» **Material supplied**:

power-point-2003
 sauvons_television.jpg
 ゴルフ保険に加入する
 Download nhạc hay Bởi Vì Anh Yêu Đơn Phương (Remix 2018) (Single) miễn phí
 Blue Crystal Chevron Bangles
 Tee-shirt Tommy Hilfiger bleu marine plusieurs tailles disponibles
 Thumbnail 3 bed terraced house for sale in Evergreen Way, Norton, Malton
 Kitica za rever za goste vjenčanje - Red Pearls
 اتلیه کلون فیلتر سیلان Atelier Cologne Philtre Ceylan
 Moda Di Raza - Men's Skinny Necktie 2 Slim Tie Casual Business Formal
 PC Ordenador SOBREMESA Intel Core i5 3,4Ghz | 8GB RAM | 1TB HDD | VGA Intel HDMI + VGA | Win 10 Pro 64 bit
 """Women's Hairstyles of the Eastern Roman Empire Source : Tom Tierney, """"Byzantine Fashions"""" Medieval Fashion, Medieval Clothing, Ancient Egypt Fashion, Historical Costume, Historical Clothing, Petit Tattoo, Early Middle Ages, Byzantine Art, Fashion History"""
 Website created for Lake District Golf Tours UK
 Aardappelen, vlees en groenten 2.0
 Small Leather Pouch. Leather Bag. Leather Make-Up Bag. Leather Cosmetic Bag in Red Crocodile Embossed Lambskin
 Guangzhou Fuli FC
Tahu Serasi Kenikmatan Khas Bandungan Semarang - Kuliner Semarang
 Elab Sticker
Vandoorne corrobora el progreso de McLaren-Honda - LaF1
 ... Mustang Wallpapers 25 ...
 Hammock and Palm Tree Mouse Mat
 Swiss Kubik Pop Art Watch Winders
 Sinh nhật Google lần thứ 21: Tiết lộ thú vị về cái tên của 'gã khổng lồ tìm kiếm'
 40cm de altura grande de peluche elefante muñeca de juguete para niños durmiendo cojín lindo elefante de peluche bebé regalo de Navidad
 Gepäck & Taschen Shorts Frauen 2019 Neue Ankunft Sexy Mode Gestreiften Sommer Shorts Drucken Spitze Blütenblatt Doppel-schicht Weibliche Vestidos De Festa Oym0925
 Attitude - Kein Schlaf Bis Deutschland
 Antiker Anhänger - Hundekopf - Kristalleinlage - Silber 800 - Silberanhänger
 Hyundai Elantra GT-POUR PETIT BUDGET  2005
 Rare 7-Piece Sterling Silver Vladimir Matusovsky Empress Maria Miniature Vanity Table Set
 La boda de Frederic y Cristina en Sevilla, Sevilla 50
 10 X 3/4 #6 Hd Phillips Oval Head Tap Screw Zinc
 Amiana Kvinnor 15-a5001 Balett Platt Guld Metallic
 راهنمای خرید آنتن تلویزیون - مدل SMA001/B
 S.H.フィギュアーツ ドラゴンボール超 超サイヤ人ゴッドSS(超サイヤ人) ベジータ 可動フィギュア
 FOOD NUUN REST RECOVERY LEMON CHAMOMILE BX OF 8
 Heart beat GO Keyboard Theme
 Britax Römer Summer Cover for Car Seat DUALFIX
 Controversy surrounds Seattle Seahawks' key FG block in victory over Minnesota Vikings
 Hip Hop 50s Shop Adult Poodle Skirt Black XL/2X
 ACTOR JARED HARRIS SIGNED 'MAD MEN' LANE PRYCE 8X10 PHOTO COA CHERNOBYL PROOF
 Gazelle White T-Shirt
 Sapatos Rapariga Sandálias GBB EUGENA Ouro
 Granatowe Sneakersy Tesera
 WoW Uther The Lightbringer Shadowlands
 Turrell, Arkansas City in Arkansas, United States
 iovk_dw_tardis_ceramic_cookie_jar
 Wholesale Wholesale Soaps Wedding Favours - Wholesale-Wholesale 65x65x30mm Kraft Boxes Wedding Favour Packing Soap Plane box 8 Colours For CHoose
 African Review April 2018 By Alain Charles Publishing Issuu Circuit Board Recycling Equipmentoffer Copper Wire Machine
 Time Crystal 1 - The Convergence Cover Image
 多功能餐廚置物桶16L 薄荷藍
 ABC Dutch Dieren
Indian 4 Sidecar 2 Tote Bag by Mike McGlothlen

» **Task to carry out**:
From the entries above, write out only the lines starting at the line that holds "Small Leather Pouch." and ending at the line that holds "Sinh nhật Google", keeping both and matching them exactly.

» **Solution to this problem**:
 Small Leather Pouch. Leather Bag. Leather Make-Up Bag. Leather Cosmetic Bag in Red Crocodile Embossed Lambskin
 Guangzhou Fuli FC
Tahu Serasi Kenikmatan Khas Bandungan Semarang - Kuliner Semarang
 Elab Sticker
Vandoorne corrobora el progreso de McLaren-Honda - LaF1
 ... Mustang Wallpapers 25 ...
 Hammock and Palm Tree Mouse Mat
 Swiss Kubik Pop Art Watch Winders
 Sinh nhật Google lần thứ 21: Tiết lộ thú vị về cái tên của 'gã khổng lồ tìm kiếm'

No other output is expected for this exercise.